• [READING PASSAGE]
Life kindles the flame of poetry, the poet as the ‘wick’ burns to shed warmth and light”. One of the most significant poets of ‘today’, Keki N Daruwalla sheds light through his work, illumining the contemporary world of English poetry. His collection of poems ‘The Keeper of the Dead’ received the Sahitya Akademi Award and his ‘Landscapes’ won the prestigious Commonwealth Poetry Prize for Asia.
His other important works are ‘Under Orion’, ‘Crossing of Rivers’ ‘The Map Maker’ etc.
Excerpts from an interview follow—
You are known as one of the finest poets writing today. Comment on your poetic trajectory spanning more than 35 years.
Anyone who has been writing poetry for 35 years, or painting for that many years, would evolve. Styles, concerns, obsessions change— so do literary or artistic trends. I started writing very down to earth poems in my first two volumes.
Poetic craft was not secondary (never is) but subconscious. My poem on a riot, comes refracted through water. The imagery is aqueous. Reality, or rather a documentary depiction, would have been too brutal. Yet my first book, ‘Under Orion’, carried the seeds of my later work— my play with myth and debunking of didacticism, as witnessed in the poem “Dialogues with a Third Voice.”
Landscape came to me as something living, as something that gave human life and even destiny, a dimension. That developed over time, and has turned into a focus on ecology as seen in my latest poems “Fish”, “Of Moss and Ledges”.
I have also been writing on other poets— Roethke, Mandelstam— poems that have absorbed their poetry as well as their lives, though it was their poetry which attracted me first. I started writing on dreams: There was a time I maintained a dream–log. I have a sequence of such poems in my volume “Night River”. And my last single volume “The Map-maker”, consists almost wholly of monologues. There is also, naturally, an engagement with map-makers of yore.
Your poetic craft, combines deep erudition and creative eclecticism to make your work come alive. How does your writing process evolve?
Much of craft is sub-conscious. In longer poems, sometimes sequences, craft, plotting becomes overt. Even in sequences, poems often tumble one after the other. I can’t claim to be erudite. Poets who are academics can. But lately I have put my reading to use— especially history.
Sometimes one has to research, for instance on glass (for my poem “Glass Blowers”). I read Nadia’s “Hope Abandoned” and the poems on Mandelstam came out of it. (Of course they also stemmed from a reading of Osip Mandelstam’s own poems).
Your ‘Riding the Himalayas’— written in lucid prose, was hailed as a unique travelogue of Himalayan Odyssey. Did the experience bring out the poet too in you?
Firstly it was a tremendous car trek. We (14 of us) drove from Himachal, Ladakh, the base camp of the Siachen Glacier, Nubra Valley, through Garhwal, Kumaon, Nepal, Bhutan, Sikkim, Darjeeling, Meghalaya, the Naga Hills, right up to Kibithu— the eastern most point of the Himalayas. We did all this in 78 days. By the evening we were exhausted.
The pace was hectic. For poetry you need slower rhythms, except for a gompa poem, “Epiphany”, where a traveller speaks to a lama at a monastery. Six months earlier than this trip I had been to the Tawang valley— and that gave me a sequence of four poems on the legend of the Tawang Monastery.

• [PROBLEM DETAILS]
Pick up the Keki N Daruwalla interview after its last sentence and keep it going.

• [AVAILABLE DATA]
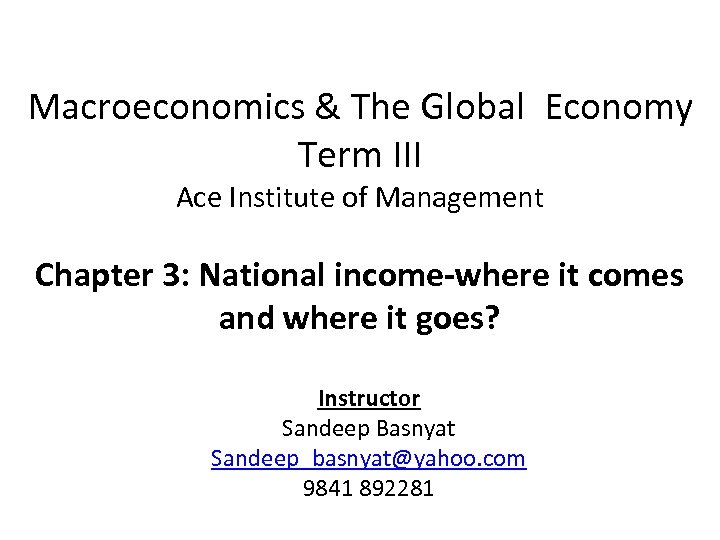 Macroeconomics & The Global Economy Term III Ace Institute of Management Chapter 3: National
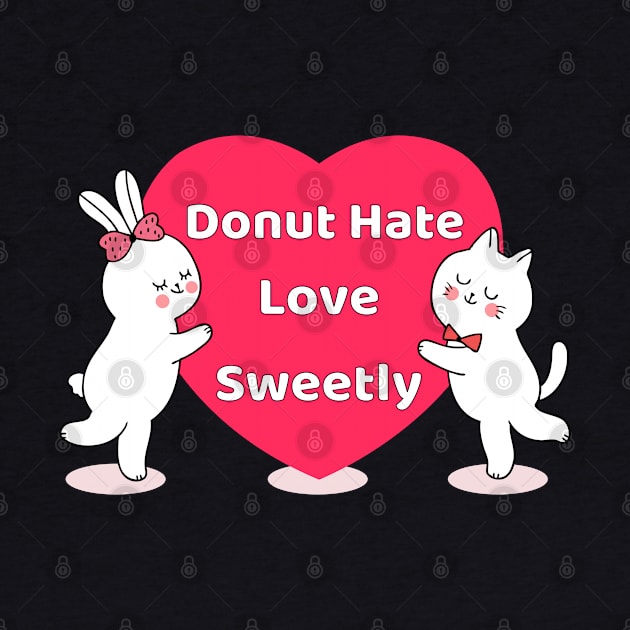 Donut Hate Love Sweetly by EmmaShirt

• [TASK RESPONSE]
What are you working on now? Can you talk about your forthcoming projects?
I am working on a historical novel and it has taken the life out of me.
What according to you are the new challenges for Indian English poetry?
Leaving Salman Rushdie aside, I think the Indian poets in English are writing as well as the novelists. The challenge I suppose would be to write better!! But seriously, it is difficult to define the issues. Getting the reading public to take to poetry would be the first challenge. Secondly the English poets are criticised for not relating to contemporary reality, as they should and they are sniped at by Indian language poets.
That would be one challenge. (Of course each poet has to decide whether such a challenge is worth taking up! Should the poet confine himself to his or her angsts and inner life or write about corruption, and filth and guys urinating on the road).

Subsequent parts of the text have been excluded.